Department of Hematology, Zhujiang Hospital of Southern Medical University, Guangzhou, China.
Department of Hematology, The Affiliated Hospital of Guangdong Medical University, Zhanjiang, China.
Cancer. 2024 Jul 15;130(14):2472-2481. doi: 10.1002/cncr.35278. Epub 2024 Mar 12.

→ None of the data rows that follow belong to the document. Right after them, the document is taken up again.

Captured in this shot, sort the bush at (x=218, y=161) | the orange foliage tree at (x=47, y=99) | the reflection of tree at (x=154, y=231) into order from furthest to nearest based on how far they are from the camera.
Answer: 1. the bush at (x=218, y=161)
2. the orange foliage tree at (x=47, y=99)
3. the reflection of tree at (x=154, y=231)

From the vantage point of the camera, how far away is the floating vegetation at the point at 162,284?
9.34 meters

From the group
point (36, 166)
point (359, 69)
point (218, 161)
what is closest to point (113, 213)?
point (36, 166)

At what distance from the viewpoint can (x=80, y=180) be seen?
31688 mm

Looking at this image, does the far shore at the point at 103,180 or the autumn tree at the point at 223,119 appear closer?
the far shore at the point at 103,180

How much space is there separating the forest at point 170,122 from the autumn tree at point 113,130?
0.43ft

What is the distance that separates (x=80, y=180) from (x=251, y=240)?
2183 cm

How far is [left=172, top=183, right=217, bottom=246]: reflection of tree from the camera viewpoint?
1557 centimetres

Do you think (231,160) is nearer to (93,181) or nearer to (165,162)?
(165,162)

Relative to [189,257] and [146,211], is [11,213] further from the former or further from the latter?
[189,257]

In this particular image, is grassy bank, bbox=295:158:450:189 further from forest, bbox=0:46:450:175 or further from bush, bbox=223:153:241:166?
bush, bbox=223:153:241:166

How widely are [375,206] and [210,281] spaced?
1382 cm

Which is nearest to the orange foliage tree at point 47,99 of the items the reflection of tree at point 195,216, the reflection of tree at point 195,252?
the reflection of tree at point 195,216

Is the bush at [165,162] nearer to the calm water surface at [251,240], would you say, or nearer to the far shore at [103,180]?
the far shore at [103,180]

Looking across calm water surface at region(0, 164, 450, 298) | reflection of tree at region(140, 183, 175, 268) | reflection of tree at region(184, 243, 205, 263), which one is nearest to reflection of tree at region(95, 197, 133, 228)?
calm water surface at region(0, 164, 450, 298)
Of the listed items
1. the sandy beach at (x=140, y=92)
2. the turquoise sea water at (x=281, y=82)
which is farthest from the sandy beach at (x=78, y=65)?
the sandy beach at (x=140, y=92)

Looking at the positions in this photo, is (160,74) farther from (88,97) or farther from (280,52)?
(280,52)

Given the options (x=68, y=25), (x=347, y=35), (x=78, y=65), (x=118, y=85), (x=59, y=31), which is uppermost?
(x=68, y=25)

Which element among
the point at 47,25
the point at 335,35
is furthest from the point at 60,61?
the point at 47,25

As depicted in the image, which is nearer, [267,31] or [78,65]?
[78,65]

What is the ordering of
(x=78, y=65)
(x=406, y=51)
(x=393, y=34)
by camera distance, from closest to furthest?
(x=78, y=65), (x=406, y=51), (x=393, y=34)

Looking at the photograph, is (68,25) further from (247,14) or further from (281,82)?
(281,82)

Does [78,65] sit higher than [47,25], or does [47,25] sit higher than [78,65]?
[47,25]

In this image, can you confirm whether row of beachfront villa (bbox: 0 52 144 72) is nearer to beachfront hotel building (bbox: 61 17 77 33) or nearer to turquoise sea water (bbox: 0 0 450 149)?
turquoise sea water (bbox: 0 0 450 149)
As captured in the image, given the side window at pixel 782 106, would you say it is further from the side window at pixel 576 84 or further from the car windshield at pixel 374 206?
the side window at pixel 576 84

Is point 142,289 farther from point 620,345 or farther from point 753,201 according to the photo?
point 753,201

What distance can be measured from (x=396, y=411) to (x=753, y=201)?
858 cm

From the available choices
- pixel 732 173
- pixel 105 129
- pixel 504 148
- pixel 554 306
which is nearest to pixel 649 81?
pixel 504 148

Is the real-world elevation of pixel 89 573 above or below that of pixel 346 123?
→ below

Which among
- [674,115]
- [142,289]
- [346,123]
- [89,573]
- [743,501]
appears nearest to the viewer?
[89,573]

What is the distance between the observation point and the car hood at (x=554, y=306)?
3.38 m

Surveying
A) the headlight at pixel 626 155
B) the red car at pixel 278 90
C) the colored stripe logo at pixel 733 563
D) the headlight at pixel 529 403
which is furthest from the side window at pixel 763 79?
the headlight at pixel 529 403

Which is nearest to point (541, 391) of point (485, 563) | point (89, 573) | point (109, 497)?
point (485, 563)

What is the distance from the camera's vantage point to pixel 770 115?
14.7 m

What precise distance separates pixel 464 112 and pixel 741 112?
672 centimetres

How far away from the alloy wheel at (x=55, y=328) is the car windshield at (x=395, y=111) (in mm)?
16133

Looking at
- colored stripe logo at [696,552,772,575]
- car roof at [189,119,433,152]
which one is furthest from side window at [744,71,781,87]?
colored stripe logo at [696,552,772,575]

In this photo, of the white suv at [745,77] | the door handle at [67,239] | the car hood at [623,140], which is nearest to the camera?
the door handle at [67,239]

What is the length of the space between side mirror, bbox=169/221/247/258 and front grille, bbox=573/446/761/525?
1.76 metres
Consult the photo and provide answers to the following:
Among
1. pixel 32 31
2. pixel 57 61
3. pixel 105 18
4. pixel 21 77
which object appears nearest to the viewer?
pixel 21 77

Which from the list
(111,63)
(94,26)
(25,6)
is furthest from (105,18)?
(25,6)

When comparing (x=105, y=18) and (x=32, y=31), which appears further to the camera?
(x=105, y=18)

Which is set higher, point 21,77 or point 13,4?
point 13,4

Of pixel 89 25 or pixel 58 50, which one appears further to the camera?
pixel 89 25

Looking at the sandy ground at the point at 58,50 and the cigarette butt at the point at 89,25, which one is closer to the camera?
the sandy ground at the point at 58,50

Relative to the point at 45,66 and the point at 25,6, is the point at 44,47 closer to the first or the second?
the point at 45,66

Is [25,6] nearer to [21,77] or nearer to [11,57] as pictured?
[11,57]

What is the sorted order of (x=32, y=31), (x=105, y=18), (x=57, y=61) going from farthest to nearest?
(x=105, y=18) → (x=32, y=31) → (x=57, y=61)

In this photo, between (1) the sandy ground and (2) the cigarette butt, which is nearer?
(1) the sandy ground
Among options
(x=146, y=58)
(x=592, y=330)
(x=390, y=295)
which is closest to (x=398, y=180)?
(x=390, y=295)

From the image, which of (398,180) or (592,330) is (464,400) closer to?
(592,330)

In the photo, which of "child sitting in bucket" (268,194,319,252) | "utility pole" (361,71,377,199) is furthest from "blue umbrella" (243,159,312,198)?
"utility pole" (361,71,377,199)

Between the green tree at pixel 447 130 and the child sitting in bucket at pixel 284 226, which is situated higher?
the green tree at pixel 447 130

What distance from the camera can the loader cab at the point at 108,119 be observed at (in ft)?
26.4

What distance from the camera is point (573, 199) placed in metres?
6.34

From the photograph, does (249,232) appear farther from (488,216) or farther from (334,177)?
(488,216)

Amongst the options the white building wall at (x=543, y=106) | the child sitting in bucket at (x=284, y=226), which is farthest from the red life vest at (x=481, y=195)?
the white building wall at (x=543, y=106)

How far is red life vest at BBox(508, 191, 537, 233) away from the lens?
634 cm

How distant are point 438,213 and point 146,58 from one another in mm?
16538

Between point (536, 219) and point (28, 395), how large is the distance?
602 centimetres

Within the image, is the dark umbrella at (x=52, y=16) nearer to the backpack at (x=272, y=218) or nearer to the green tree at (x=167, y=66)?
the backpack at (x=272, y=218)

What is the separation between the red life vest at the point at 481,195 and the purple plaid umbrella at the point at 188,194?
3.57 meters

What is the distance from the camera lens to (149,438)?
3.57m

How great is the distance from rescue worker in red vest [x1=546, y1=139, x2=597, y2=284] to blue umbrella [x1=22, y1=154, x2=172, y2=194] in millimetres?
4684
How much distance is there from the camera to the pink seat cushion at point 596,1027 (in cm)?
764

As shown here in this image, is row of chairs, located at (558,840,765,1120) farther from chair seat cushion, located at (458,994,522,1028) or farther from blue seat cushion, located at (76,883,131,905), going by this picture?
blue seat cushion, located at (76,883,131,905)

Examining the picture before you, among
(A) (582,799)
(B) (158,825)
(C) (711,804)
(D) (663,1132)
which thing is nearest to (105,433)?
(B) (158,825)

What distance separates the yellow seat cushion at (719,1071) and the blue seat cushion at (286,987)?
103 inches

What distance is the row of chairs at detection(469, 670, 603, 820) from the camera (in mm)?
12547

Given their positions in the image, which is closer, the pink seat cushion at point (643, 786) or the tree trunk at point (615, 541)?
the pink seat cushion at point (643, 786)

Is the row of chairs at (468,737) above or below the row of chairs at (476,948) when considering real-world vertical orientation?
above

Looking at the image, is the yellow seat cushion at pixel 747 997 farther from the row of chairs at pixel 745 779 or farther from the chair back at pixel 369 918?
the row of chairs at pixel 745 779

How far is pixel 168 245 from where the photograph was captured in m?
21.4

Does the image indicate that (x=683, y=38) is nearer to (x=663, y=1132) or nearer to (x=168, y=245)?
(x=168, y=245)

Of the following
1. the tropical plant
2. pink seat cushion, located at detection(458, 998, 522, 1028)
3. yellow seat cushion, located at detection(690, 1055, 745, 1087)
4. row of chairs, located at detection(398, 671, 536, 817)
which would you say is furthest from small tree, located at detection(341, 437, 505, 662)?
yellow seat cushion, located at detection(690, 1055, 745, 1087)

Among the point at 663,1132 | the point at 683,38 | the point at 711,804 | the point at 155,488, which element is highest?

Both venetoclax plus a hypomethylating agent (VEN/HMA) and cytarabine, aclarubicin, and granulocyte colony-stimulating factor (CAG) are low-intensity regimens for older patients with acute myeloid leukemia (AML) that show good efficacy and safety. It is unknown how VEN/HMA compares with the CAG regimen for the treatment of newly diagnosed AML.
The outcomes of patients with newly diagnosed AML treated with VEN/HMA were compared with those of patients treated with a CAG-based regimen. Propensity score matching between these two cohorts at a 1:1 ratio was performed according to age at diagnosis, sex, Eastern Cooperative Oncology Group performance status, state of fitness, and European LeukemiaNet (ELN) 2022 risk stratification to minimize bias.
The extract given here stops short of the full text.